A obrigatoriedade vacinal no Brasil sempre esteve mais associada à promoção do bem coletivo do que a medidas coercitivas. Apesar do histórico bem-sucedido, o Brasil enfrenta novos desafios. Nos últimos anos, a cobertura vacinal tem oscilado, com quedas preocupantes em vacinas fundamentais como a tríplice viral (contra sarampo, caxumba e rubéola) e a DTP (contra difteria, tétano e coqueluche). As razões são múltiplas: desinformação, fake news, desmonte de políticas públicas, problemas logísticos e, em alguns casos, desconfiança crescente nas vacinas.

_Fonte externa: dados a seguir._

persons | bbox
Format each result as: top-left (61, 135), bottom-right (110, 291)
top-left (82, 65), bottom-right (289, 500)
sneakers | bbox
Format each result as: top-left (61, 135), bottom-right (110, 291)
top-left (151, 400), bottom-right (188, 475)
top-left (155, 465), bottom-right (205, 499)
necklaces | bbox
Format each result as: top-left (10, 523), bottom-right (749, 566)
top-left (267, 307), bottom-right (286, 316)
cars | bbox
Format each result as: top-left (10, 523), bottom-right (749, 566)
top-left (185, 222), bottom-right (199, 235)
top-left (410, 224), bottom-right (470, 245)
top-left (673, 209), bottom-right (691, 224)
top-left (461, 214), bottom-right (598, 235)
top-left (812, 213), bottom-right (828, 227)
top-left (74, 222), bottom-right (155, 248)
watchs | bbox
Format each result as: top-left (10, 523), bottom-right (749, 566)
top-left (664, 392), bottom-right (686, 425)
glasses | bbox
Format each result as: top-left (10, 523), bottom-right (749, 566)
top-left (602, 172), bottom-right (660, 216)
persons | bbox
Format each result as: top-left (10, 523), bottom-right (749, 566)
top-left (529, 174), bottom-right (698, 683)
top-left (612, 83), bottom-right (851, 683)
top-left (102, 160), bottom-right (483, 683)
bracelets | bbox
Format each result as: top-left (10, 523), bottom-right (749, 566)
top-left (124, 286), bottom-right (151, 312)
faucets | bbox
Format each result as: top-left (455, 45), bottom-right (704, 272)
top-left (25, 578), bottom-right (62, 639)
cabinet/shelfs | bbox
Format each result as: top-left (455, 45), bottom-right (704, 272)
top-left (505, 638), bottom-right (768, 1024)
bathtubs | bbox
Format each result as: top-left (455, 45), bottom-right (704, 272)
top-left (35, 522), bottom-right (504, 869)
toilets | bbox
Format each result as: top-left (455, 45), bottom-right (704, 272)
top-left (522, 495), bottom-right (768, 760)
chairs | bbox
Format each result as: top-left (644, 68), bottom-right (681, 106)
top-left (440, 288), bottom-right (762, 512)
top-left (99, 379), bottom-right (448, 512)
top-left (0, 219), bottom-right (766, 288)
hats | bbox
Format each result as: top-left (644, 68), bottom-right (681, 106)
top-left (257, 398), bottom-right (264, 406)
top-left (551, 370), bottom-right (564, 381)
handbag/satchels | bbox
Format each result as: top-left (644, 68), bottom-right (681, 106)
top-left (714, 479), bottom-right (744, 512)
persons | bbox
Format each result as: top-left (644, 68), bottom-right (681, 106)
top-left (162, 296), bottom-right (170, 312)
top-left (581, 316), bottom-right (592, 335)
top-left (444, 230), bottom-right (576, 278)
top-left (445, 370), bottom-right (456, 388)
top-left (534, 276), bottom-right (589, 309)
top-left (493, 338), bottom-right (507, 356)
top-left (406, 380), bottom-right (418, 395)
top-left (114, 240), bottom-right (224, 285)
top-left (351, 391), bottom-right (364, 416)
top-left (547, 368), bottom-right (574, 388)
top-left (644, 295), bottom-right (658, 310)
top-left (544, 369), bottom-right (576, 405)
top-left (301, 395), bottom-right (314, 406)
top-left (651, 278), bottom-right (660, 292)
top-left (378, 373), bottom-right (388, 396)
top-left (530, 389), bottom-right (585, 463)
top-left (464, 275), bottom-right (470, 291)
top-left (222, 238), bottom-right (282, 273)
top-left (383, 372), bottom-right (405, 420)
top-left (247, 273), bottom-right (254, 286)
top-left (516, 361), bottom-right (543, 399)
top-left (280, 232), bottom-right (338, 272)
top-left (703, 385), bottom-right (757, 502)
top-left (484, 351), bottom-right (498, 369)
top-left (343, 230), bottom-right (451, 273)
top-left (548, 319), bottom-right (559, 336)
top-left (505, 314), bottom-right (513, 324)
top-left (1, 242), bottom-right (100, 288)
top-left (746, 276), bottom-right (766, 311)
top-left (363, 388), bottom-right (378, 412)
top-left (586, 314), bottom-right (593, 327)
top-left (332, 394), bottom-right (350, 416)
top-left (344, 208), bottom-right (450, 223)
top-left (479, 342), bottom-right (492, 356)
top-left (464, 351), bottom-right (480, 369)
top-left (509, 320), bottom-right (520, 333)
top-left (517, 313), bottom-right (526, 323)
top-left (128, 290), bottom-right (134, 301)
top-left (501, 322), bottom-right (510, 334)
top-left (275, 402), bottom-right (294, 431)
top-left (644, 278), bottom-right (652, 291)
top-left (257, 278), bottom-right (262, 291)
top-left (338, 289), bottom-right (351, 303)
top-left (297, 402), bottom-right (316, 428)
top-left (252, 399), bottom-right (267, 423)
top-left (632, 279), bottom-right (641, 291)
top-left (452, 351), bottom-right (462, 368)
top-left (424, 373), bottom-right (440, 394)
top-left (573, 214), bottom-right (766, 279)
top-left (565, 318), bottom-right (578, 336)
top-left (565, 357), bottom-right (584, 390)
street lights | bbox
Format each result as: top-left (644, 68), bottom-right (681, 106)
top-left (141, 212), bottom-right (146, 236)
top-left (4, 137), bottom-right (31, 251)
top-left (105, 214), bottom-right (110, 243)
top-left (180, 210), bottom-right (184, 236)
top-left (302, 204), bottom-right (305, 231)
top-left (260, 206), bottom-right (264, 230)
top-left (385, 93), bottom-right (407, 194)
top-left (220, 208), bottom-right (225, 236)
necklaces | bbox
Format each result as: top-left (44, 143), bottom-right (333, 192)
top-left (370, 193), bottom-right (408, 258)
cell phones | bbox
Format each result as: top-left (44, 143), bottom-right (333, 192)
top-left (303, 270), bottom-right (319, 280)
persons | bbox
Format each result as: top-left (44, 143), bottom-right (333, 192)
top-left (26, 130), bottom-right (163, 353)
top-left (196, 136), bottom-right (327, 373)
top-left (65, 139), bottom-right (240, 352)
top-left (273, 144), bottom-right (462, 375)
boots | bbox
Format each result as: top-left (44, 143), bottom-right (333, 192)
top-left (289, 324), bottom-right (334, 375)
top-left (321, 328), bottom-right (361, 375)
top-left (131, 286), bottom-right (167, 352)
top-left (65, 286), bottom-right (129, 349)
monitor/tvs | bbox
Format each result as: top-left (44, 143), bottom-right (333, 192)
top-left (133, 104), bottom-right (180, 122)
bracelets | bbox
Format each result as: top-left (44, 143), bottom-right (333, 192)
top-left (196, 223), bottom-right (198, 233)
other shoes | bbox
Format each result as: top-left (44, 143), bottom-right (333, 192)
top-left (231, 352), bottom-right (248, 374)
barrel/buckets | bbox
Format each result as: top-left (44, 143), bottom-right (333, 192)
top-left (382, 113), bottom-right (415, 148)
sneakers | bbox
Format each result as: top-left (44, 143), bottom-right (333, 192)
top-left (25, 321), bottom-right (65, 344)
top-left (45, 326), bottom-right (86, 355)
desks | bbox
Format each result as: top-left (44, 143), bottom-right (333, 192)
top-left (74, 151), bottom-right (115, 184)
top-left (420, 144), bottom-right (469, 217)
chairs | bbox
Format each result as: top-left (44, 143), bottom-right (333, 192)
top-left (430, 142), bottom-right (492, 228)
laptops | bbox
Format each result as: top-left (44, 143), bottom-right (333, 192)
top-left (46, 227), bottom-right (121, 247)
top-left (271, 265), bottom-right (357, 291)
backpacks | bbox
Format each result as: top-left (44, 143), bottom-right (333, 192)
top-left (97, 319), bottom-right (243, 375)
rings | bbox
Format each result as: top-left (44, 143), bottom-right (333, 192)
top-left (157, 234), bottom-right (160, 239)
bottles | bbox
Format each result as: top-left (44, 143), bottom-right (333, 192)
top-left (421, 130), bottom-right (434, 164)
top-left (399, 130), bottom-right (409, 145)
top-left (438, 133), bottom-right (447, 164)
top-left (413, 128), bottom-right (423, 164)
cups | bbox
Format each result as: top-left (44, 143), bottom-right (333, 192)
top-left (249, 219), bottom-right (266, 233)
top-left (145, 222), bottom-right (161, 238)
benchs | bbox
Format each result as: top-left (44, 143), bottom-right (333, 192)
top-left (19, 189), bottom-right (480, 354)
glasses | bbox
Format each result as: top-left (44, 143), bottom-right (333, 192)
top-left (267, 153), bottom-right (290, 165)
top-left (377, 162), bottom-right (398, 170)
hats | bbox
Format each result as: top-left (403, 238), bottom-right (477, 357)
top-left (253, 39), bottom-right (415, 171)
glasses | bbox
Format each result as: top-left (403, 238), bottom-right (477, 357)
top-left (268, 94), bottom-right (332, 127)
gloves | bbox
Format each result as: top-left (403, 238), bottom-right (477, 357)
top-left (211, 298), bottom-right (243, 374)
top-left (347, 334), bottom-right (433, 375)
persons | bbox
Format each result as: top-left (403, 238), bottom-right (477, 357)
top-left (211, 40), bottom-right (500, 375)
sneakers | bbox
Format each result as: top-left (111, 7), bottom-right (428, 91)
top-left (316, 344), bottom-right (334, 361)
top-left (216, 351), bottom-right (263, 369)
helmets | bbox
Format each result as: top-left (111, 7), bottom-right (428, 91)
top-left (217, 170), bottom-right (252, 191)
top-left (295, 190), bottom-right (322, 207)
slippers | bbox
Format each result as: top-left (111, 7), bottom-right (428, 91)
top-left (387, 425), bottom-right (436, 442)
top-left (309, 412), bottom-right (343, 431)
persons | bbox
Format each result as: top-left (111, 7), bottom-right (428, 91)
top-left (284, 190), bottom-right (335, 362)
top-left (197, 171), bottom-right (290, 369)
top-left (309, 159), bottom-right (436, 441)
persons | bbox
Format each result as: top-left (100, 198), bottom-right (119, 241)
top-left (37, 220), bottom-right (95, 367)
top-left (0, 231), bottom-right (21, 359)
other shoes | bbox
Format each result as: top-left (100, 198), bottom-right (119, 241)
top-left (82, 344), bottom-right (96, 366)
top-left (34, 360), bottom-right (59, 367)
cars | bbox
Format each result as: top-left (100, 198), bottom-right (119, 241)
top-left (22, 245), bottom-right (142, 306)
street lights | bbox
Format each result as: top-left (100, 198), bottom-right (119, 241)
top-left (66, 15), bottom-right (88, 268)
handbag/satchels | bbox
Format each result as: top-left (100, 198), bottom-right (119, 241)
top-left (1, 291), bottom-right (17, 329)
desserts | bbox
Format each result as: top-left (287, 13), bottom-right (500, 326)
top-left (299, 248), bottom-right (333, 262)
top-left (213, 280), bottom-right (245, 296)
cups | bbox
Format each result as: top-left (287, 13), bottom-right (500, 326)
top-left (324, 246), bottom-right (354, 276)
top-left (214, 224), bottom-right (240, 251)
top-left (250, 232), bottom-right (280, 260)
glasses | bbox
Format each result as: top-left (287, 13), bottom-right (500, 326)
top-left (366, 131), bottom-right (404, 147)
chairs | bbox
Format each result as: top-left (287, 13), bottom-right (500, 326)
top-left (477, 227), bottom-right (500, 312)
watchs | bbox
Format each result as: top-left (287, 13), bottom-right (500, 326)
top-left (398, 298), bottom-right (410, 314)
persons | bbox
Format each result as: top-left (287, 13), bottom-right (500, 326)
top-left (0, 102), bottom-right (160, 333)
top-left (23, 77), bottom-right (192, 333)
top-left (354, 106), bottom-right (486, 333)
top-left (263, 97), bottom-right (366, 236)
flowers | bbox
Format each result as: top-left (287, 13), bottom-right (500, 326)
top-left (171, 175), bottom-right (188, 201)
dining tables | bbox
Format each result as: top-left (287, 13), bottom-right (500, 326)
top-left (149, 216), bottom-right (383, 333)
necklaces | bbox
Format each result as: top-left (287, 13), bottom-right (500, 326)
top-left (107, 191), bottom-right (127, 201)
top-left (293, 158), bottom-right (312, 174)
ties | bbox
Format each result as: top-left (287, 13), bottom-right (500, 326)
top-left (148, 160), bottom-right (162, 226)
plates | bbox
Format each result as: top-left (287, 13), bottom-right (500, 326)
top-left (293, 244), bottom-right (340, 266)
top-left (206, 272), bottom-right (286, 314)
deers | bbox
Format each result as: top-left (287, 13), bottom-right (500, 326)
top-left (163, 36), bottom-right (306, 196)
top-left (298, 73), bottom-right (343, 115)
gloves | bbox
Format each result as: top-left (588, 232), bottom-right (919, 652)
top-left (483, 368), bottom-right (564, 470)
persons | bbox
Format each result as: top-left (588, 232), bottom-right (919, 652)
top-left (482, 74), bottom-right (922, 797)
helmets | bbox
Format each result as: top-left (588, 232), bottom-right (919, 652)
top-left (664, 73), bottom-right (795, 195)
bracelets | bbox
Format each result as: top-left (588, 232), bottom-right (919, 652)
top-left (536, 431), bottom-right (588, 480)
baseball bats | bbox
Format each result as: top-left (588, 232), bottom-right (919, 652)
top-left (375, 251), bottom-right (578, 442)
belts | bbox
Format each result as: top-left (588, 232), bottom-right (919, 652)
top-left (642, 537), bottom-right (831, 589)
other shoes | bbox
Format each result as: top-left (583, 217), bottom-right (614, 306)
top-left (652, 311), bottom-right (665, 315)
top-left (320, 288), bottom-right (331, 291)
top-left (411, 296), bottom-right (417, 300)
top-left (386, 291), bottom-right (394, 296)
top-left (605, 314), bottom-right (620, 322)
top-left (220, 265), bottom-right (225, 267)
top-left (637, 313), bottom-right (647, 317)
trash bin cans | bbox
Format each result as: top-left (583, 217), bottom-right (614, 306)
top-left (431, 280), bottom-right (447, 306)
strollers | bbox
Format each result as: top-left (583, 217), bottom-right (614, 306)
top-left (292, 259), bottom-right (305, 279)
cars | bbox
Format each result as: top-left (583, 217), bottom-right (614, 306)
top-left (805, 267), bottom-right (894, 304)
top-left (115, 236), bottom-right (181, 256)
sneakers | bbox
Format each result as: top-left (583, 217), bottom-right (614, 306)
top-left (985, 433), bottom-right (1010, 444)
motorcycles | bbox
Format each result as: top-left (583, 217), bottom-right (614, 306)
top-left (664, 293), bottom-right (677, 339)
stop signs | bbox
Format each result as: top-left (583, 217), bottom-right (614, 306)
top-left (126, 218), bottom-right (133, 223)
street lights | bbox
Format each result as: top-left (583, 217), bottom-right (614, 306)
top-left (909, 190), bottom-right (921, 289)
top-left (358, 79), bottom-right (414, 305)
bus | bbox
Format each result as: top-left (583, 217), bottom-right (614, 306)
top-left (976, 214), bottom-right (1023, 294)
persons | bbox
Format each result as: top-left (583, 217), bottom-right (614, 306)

“O sucesso das campanhas de vacinação brasileiras é fruto de uma tríade: produção científica nacional, gestão pública eficiente e comunicação estratégica com a população.”
A pandemia de Covid-19 escancarou esses problemas, mas também reacendeu a importância da ciência para salvar vidas. A rapidez com que vacinas eficazes foram desenvolvidas e aplicadas em tempo recorde é um testemunho da capacidade científica global — e da relevância de infraestruturas nacionais sólidas como a do PNI para garantir sua aplicação.
O futuro da imunização no Brasil
A vacinação no Brasil é, acima de tudo, uma história de construção coletiva: da ciência às políticas públicas, da produção nacional ao engajamento comunitário. O PNI, mesmo com todos os desafios, segue sendo um exemplo mundial de que é possível oferecer saúde de forma gratuita, universal e baseada em evidências.
Mas como toda conquista, ela exige cuidado contínuo, investimento e mobilização social. Preservar esse legado não é apenas uma tarefa técnica: é uma responsabilidade ética e política. Porque vacinas salvam vidas — e a ciência, quando aliada ao compromisso público, salva sociedades inteiras.